The estimated probabilities of 35-37 and 35+ are 0.156 and 0.212, respectively. This means even though the XXX's algorithm is the same as the current one, the likelihood of getting data as or more extreme than what was observed for 35-37 or for 37+ is quite big.

## Q5
Repeat the same procedure, but this time doing a joint test of both hypothesis (having more extreme values for BOTH 37+ and 35-37). What is the relationship between the tests?

In [9]:
pos = 0
for i in range(1000):
    simlist = trucksim(4989, d)
    accu1 = sum([x == '35-37' for x in simlist])
    accu2 = sum([x == '37+' for x in simlist])
    if accu1 >= 368 and  accu2 >= 108:
        pos += 1
float(pos) / 1000

0.03

The estimated probability of the joint test is 0.03. This means if the XXX's algorithm is not better than the current one, the likelihood of getting data as or more extreme than what was observed for both 35-37 and 37+ is only 0.03, which is quite unlikely. Therefore, we have enough evidence to reject the null hypothesis and could come to the conclusion that the XXX's algorithm is better than the current one.

## Q6
What are the strengths and weaknesses of this method?
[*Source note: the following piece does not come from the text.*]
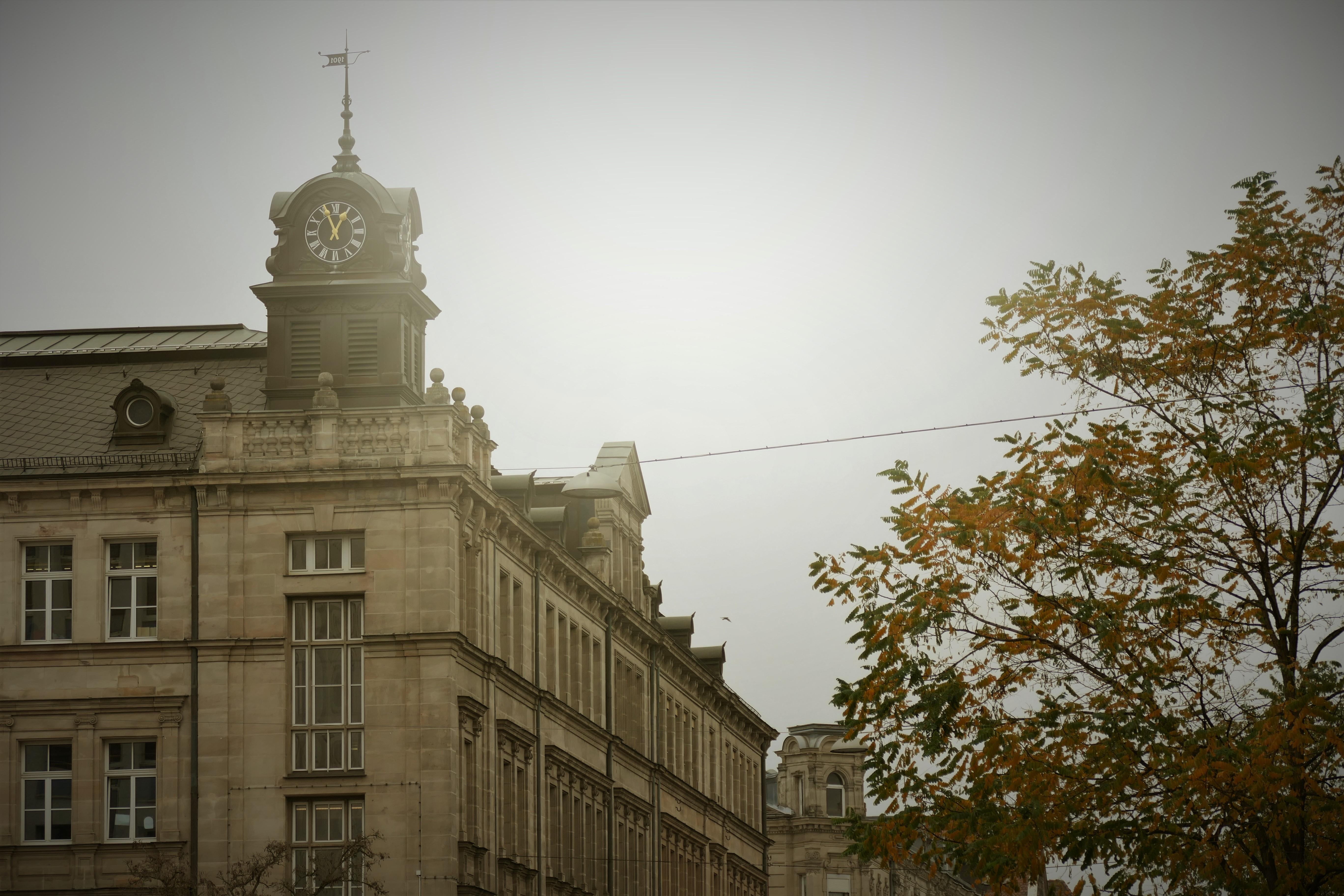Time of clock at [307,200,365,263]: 12:56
What do you conclude about XXX’s algorithm?
  
**Bootstrap**
  
Strength: We are able to perform the simulation when we don't have a ton of data and don't know the underlying distribution.
  
Weakness: The sample we used to bootstrap from might not be representative of population, which might lead to inaccurate result.

**Monte-Carlo**
  
Strength: We can estimate a statistic with process certainty when direct calculating is difficult or impossible.
  
Weakness: we need to know the underlying distribution.
  
Since the joint test has a type I error of 0.05, and the sum of type I error of two individual tests is larger than 0.05, so we should trust the joint test. We conclude that the XXX's algorithm is better than the current one from the analysis above.